Scene-aware motion synthesis has been widely researched recently due to its numerous applications. Prevailing methods rely heavily on paired motion-scene data, while it is difficult to generalize to diverse scenes when trained only on a few specific ones. Thus, we propose a unified framework, termed Diffusion Implicit Policy (DIP), for scene-aware motion synthesis, where paired motion-scene data are no longer necessary. In this paper, we disentangle human-scene interaction from motion synthesis during training, and then introduce an interaction-based implicit policy into motion diffusion during inference. Synthesized motion can be derived through iterative diffusion denoising and implicit policy optimization, thus motion naturalness and interaction plausibility can be maintained simultaneously.
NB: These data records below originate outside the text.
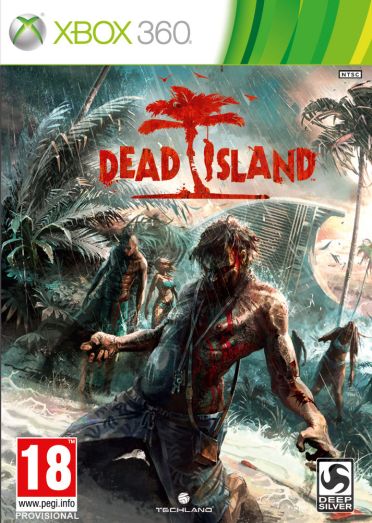 DEAD ISLAND / Jeu console X360 - vue 2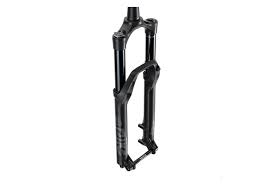 rockshox pike select fork 27 5 load rc debonair boost 15x110mm offset 46 black 2020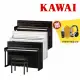 【KAWAI 河合】CA901 88鍵 頂級旗艦數位電鋼琴 多色款(贈三踏板 原廠琴椅 精選耳機 保養組 登錄享延長保固)
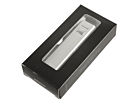 Virtapankki Mini Smart Charger Silverproduct thumbnail #5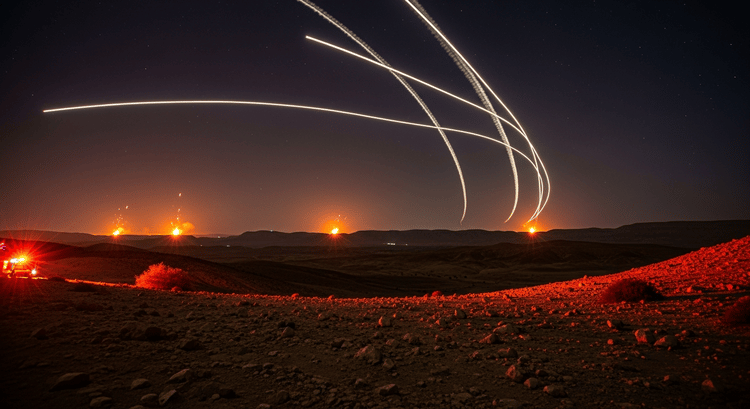 Day 22: Iran Strikes Dimona as Trump Issues Ultimatum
For long-term motion synthesis, we introduce motion blending in joint rotation power space. The proposed method is evaluated on synthesized scenes with ShapeNet furniture, and real scenes from PROX and Replica. Results show that our framework presents better motion naturalness and interaction plausibility than cutting-edge methods. This also indicates the feasibility of utilizing the DIP for motion synthesis in more general tasks and versatile scenes. Code will be publicly available at https://github.com/jingyugong/DIP.

Paper Structure

This paper contains 30 sections, 21 equations, 10 figures, 5 tables.

Figures (10)

  • Figure 1: Policy learning frameworks. (a) Explicit policy is trained with paired motion-scene data. (b) Implicit policy optimizes the motion from random initialization. (c) Diffusion policy gradually denoise the motion. (d) Our diffusion implicit policy iteratively denoises and optimizes the motion to ensure motion naturalness, diversity, interaction plausibility without need for any paired motion-scene data.
  • Figure 2: (a) indicates the overall pipeline. Any feasible command will be decomposed into sub-tasks with action-object pairs. Then, we will synthesize future motion according to current sub-task. Last, the synthesized motions will be fused into the historical motion to obtain the final long-term motion. (b) presents the Diffusion Implicit Policy (DIP). In each iteration, the denoising step will make the synthesized motion appear more natural), and the implicit policy optimization will endow the motion with plausible interaction. The random sampling step can help the framework synthesize motion with diverse styles.
  • Figure 3: Illustration of conditional diffusion model. A diffusion model is first trained conditioned on action, and then a ControlNet branch is taken to provide keyframe joints' hint.
  • Figure 4: Visual results given by DIMOS and ours for locomotion task. The dashed circles indicate lower penetration, less skating and higher diversity in the synthesized motion.
  • Figure 5: Visual results of synthesized motions given by DIMOS and our method for sitting and lying. The dashed circles indicates obvious advantages over DIMOS in less collision (col. 1,3), higher diversity (col. 2) and better foot contact (col. 4).